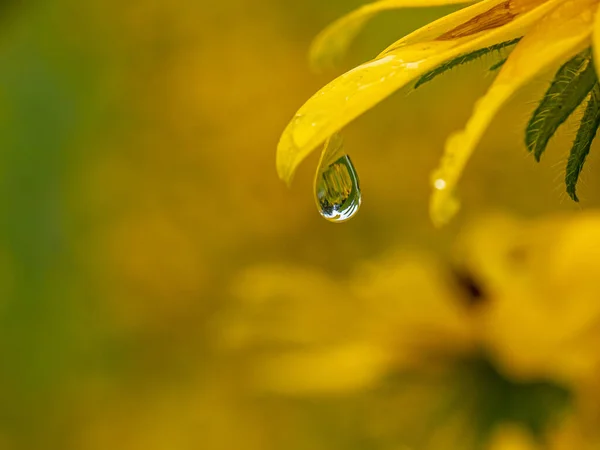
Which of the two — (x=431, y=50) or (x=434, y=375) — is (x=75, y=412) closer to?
(x=434, y=375)

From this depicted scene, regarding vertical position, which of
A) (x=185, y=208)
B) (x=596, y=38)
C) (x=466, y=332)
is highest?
(x=185, y=208)

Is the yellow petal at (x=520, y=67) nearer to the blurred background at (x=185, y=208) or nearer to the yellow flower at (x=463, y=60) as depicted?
the yellow flower at (x=463, y=60)

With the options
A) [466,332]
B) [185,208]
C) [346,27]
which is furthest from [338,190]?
[185,208]

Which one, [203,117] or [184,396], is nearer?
[184,396]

########################################

■ **課題内容**:
上の行を、画像は除いて一字一句変えずに返してください。

■ **回答**:
Which of the two — (x=431, y=50) or (x=434, y=375) — is (x=75, y=412) closer to?
(x=434, y=375)

From this depicted scene, regarding vertical position, which of
A) (x=185, y=208)
B) (x=596, y=38)
C) (x=466, y=332)
is highest?
(x=185, y=208)

Is the yellow petal at (x=520, y=67) nearer to the blurred background at (x=185, y=208) or nearer to the yellow flower at (x=463, y=60) as depicted?
the yellow flower at (x=463, y=60)

With the options
A) [466,332]
B) [185,208]
C) [346,27]
which is furthest from [338,190]?
[185,208]

Which one, [203,117] or [184,396], is nearer?
[184,396]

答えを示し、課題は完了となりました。